*AIM:* Repeat the records below exactly as they appear.

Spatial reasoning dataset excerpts
⁂

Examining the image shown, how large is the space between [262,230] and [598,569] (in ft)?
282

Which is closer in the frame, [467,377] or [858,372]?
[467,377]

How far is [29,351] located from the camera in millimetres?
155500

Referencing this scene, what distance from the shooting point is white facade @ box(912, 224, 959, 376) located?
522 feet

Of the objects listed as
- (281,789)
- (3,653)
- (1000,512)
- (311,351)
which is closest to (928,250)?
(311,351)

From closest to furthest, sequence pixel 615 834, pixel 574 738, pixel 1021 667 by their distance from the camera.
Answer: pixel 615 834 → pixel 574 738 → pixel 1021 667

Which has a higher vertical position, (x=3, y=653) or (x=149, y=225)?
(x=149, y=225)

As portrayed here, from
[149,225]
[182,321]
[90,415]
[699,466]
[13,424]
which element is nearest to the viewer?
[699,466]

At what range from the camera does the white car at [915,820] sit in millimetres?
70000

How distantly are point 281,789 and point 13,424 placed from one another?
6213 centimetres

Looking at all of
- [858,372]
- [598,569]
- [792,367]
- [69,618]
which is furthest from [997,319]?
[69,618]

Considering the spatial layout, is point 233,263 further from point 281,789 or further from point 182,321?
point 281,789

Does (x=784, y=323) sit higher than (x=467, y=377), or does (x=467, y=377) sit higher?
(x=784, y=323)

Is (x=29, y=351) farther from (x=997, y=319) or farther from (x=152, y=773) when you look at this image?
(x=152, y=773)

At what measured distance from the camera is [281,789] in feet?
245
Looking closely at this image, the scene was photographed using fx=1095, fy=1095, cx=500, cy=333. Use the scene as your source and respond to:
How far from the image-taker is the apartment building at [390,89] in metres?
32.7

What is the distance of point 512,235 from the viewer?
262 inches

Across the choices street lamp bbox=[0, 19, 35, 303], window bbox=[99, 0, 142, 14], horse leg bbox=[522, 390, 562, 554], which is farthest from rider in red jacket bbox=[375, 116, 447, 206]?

⁂

*EXERCISE OUTPUT:*
Examining the image shown, how large is the space between [262,230] and [598,569] (in ft)?
282

Which is closer in the frame, [467,377] or [858,372]?
[467,377]

How far is [29,351] located from the camera in millimetres?
155500

Referencing this scene, what distance from the shooting point is white facade @ box(912, 224, 959, 376) located?
522 feet

Of the objects listed as
- (281,789)
- (3,653)
- (1000,512)
- (311,351)
which is closest to (928,250)?
(311,351)

From closest to furthest, sequence pixel 615 834, pixel 574 738, pixel 1021 667 by their distance from the camera.
Answer: pixel 615 834 → pixel 574 738 → pixel 1021 667

Which has a higher vertical position, (x=3, y=653) or (x=149, y=225)?
(x=149, y=225)

As portrayed here, from
[149,225]
[182,321]
[90,415]
[699,466]
[13,424]
which element is nearest to the viewer?
[699,466]

At what range from the camera does the white car at [915,820] sit in millimetres?
70000

How distantly are point 281,789 and point 13,424 placed from one another?
6213 centimetres

Looking at all of
- [858,372]
- [598,569]
- [792,367]
- [69,618]
which is furthest from [997,319]?
[69,618]

Considering the spatial layout, is point 233,263 further from point 281,789 or further from point 182,321?
point 281,789

Does (x=784, y=323) sit higher than (x=467, y=377), or does (x=467, y=377) sit higher?
(x=784, y=323)

Is (x=29, y=351) farther from (x=997, y=319) or farther from (x=152, y=773) when you look at this image?
(x=152, y=773)

At what measured distance from the camera is [281,789] in feet?
245
Looking closely at this image, the scene was photographed using fx=1095, fy=1095, cx=500, cy=333. Use the scene as your source and respond to:
How far from the image-taker is the apartment building at [390,89] in metres?
32.7

What is the distance of point 512,235 from the viewer?
262 inches

Across the choices street lamp bbox=[0, 19, 35, 303], window bbox=[99, 0, 142, 14], horse leg bbox=[522, 390, 562, 554], which is farthest from rider in red jacket bbox=[375, 116, 447, 206]?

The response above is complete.